:: Input data ::
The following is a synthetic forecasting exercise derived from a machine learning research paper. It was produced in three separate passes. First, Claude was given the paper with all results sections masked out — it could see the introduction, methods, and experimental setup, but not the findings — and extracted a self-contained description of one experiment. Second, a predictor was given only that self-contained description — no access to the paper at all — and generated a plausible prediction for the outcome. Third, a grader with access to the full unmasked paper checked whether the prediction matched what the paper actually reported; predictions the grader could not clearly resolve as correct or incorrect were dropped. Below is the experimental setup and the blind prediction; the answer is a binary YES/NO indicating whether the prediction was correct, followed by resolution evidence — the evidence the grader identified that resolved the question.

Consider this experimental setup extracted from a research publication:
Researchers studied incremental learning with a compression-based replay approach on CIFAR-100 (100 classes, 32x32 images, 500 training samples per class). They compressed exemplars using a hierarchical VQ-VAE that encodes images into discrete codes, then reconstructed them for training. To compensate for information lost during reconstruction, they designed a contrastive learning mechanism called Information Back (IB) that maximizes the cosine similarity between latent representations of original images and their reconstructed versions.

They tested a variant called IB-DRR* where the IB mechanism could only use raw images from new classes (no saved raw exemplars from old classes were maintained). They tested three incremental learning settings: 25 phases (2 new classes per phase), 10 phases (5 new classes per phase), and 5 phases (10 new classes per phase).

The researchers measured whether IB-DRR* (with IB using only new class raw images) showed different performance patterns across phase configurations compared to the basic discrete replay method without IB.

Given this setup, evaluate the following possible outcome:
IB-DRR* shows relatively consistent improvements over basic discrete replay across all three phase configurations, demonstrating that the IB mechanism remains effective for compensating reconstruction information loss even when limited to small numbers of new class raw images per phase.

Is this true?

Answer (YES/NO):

* * *

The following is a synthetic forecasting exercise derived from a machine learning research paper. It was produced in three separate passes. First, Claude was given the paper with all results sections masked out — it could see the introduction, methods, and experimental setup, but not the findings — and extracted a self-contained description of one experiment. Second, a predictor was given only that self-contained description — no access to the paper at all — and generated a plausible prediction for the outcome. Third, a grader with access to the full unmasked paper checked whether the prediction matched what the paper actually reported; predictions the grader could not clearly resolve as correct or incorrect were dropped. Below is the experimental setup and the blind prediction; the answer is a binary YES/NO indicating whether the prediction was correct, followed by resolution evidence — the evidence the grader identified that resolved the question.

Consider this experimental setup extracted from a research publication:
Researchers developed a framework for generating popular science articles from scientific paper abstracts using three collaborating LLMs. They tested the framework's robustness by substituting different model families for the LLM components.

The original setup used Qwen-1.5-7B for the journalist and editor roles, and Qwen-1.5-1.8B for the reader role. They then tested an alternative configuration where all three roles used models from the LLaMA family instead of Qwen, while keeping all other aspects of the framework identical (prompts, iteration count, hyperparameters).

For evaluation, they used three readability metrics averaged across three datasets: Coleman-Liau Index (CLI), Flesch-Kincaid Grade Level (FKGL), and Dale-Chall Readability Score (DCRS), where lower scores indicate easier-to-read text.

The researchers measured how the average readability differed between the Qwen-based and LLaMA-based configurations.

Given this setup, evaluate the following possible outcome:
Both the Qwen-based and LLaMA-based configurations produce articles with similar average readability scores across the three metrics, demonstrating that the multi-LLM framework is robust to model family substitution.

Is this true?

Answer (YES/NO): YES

:: Instructions for the task ::
Which of the lines above include the word "between"? Copy each of them.

:: Finished task ::
Researchers studied incremental learning with a compression-based replay approach on CIFAR-100 (100 classes, 32x32 images, 500 training samples per class). They compressed exemplars using a hierarchical VQ-VAE that encodes images into discrete codes, then reconstructed them for training. To compensate for information lost during reconstruction, they designed a contrastive learning mechanism called Information Back (IB) that maximizes the cosine similarity between latent representations of original images and their reconstructed versions.
The researchers measured how the average readability differed between the Qwen-based and LLaMA-based configurations.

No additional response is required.